I bought a piece of drywall(48x26 inches) and ready to install it. Please see the images.


The height of the ceiling is about 11.35 foot. I tried to hold it with my hand, but it is heavy. I can't find a helper because the ladder only supports 250 lbs.

Please recommend tricks and tips.

Also I bought Black$Decker 5.2 amp 3/8 drill/driver. I am not sure whether I got the right tool and how to use it for mounting the drywall.

Should I use it drill holes on the drywall before installation?

The old screw likes below. screw

And do I have to drill holes on the wood with this tool?

2 Answers 2


Get a 12' 2x4 and a 3' to 4' 1x4. Screw the 1x4 at right angles to the 2x4 near one end. The 1x4 should be centered lengthwise on the 2x4 and overhang the end about 1/2". See sketch below. In the sketch I showed screwing the Tee board on the edge of the 2x4 but you may want to screw it to the flat of the 2x4 to get a better screwing to make the 1x4 fairly solid. Use 4 or 5 screws for this.

enter image description here

Cut the total length of the 2x4 to be about 3 to 4 inches longer than the floor to ceiling height. Now you climb the ladder and hold the drywall in place and have another helper hoist the 2x4 up with the cross piece coming up under the piece of drywall. The helper should be able to wedge the 2x4 in place to hold up the drywall until it can be screwed into place. If the wedge wants to kick out on the bottom then it may be necessary to shorten the 2x4 a slight amount.

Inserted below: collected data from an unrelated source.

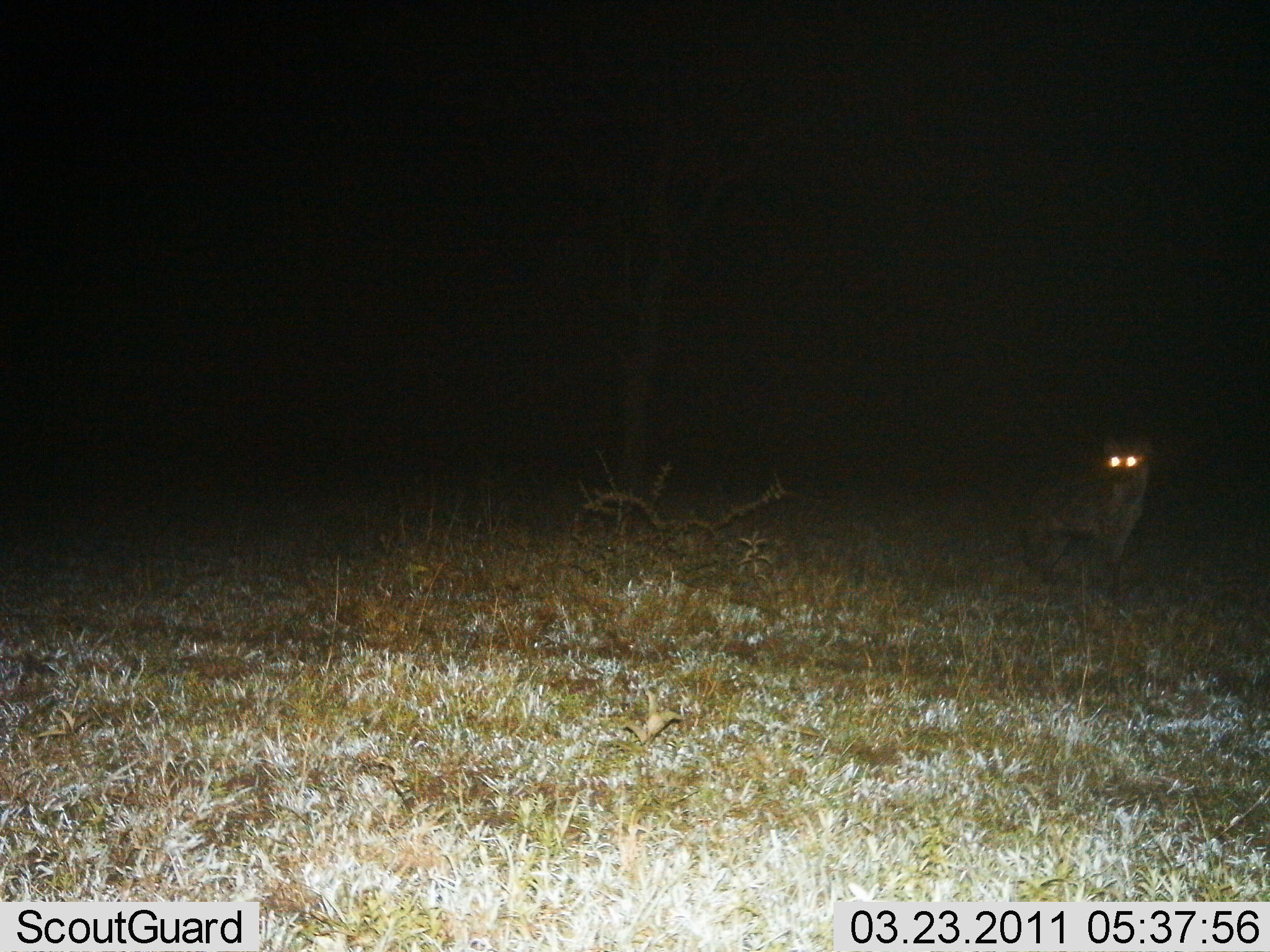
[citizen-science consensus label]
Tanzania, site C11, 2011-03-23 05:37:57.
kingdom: Animalia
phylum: Chordata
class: Mammalia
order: Carnivora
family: Hyaenidae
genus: Crocuta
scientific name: Crocuta crocuta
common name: spotted hyena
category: hyenaspotted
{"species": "hyenaspotted (spotted hyena) (Crocuta crocuta)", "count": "1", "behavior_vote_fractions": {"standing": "100%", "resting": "0%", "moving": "0%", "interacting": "0%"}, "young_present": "0%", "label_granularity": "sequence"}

The power drill you can purchased can be used for installing drywall screws but it can take practice to avoid sinking the screws too far or even all the way through the drywall. I would recommend instead using a hand screwdriver for this small job. Make sure to use proper drywall screws. A common size for this will be 1 5/8" length screws. When installing drywall screws you do not pre-drill the drywall itself. The screws are also very sharp and will not need any pre-drilling into the framing members either. When setting the screws use care to tighten them down just enough so that they dimple the paper and recess a small amount. You do not want to tighten so far that the outer paper layer tears.

  • 1
    The thing is do I have to buy a Drywall Hoist Extension or Drywall lift? I don't have a helper.
    – Love
    Commented Nov 17, 2013 at 20:40
  • @Love - Buying a Hoist or Lift is just not necessary for a piece of drywall that is hardly more than a quarter of a sheet. The money spent would be many times what you paid for that 48x26 piece of drywall!! If it is difficult to handle the piece up on the ladder then I recommend that you really try to find some assistance. A nearly 12 foot ceiling may require the assistance of a couple of hours of time from a home handyperson if you cannot find a friend that can help.
    – Michael Karas
    Commented Nov 17, 2013 at 23:16
  • 2
    Using a drywall bit can help you get the right depth for setting your screws without tearing the paper.
    – Doresoom
    Commented Nov 18, 2013 at 18:42

Since you do not have a helper, but you do have a wall to lean the 2x4x12 with 1x4 cross piece (described by Michael Karas) against, you can lean the unit against the wall with the top edge of the 1x4 right below where the drywall goes, climb the ladder with the drywall, set it on the 1x4, and screw it in place. Set rough drawing below.

Of course, if you don't mind repairing the drywall wall below the hole, you could just temporarily nail the 1x4 to it at a height to support the repair piece. carry the repair piece up. set it on the 1x4, and screw in the other side.

And last, and least functional is to use a rope temporarily nailed/or screwed to the ceiling joists on either side of the opening. Drive the nails (one on each side) into the joists leaving about 2", then twist them with pliers into a hanger for the rope. Make sure the rope is taut or it won't support the repair piece adequately while you screw in the other side.